### [DOCUMENT EXCERPT]
Brown’s policies are seen as largely responsible for lowering the total number of inmates in the state’s prisons by about a fifth since 2011, to about a hundred and seventeen thousand people. Still, the law hasn’t accomplished as much as Brown and other advocates had hoped it would. California prisons still house far more people than they were built for. In 2011, the Supreme Court mandated that the state heed a call from a three-judge court to bring its prison population down to close to a hundred and ten thousand people; the Supreme Court gave the state until 2013. But, now, the panel has been forced to give California an extension, to 2016, to get there.
On Tuesday, California voters went further still, passing a ballot measure,Proposition 47, that will turn certain felonies that often result in state-prison sentences into misdemeanors, which are typically punished by lower-level sentences, such as time in county jail. The measure passed by a wide margin, with fifty-eight per cent in favor and forty-two per cent opposed. The development has been widely celebrated in criminal-justice circles and seen as a continuation of Californians’ repudiation of the tough-on-crime age. “There’s a shift in the national consciousness,” Allen Hopper, the criminal-justice and drug-policy director for the American Civil Liberties Union of California, toldthe Sacramento Bee. “I think that ‘smart on crime’ sort of captures the mood of the nation now.”
Though this may be true, the outcome of Prop. 47’s passage is uncertain. The measure’s opponents had argued, for example, that the muted deterrence effect would lead to more crimes. This could well happen. But Hayley Munguia, of FiveThirtyEight.com, looked on Thursday at similar laws that have recently passed in other states—Arkansas, Georgia, Kentucky, and Texas—and found that, in three of the four states, crime rates had decreased afterward. Since California started enacting reforms, in 2011, its rate of violent crimes has fallen, too, from four hundred and thirty-nine per hundred thousand residents, in 2010, to under four hundred, in 2013. (This continued a general decline since 1992, when the rate hit a record of eleven hundred.)

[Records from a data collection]
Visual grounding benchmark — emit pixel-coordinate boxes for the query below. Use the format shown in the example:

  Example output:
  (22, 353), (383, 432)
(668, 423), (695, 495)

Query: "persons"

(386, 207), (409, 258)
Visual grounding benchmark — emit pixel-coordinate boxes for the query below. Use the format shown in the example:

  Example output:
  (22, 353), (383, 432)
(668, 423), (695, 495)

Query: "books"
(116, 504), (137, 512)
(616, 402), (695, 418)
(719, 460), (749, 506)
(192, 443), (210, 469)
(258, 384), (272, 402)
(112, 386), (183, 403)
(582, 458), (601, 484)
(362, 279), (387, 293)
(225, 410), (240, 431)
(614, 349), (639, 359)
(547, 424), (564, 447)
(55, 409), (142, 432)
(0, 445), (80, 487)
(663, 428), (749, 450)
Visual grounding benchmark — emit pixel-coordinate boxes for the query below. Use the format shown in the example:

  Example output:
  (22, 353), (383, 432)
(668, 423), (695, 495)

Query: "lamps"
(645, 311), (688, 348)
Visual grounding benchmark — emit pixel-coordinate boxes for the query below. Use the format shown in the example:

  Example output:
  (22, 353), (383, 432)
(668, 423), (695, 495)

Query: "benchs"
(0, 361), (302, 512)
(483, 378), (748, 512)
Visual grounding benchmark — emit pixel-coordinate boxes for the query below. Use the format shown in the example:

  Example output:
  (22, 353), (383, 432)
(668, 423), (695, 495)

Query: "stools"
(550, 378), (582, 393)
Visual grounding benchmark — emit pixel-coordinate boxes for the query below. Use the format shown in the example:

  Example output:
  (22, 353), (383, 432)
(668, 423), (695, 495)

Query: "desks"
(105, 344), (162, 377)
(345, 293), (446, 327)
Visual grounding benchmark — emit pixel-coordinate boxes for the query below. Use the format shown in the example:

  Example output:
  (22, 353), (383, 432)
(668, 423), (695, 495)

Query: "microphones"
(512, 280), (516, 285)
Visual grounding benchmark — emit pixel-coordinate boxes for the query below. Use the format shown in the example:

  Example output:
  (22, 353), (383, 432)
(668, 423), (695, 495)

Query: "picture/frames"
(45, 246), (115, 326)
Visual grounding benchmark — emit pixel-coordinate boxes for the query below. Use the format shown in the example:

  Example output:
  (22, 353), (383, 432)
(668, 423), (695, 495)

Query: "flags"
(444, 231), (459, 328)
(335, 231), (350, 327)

### [WORK TASK]
Extend the text on California's prison reforms and Proposition 47, picking up after its last sentence. The records have nothing to do with this.

### [TASK OUTPUT]
Also uncertain is whether Prop. 47 will actually keep people out of prison, let alone lower California’s prison population enough to the level mandated by the judges. The nonpartisan Legislative Analyst’s Office, which advises the state legislature, estimated before the measure’s passage that it would reduce the state prison population by “several thousand” inmates, but it didn’t offer a more specific figure.
None of this is to suggest that California is making poor decisions—only that the outcomes won’t be known for quite a while. That’s to be expected with big legislative changes meant to reverse decades’ worth of public policy. Discussing the realignment law, Brown recently made a remark that was eerily similar to his 1976 comment about determinate sentencing, calling the new law “the biggest change, probably, in our prison system in the last forty years.” Both times, Brown was prescient in recognizing that an important transformation was afoot; the hope is that this time it’s for the better.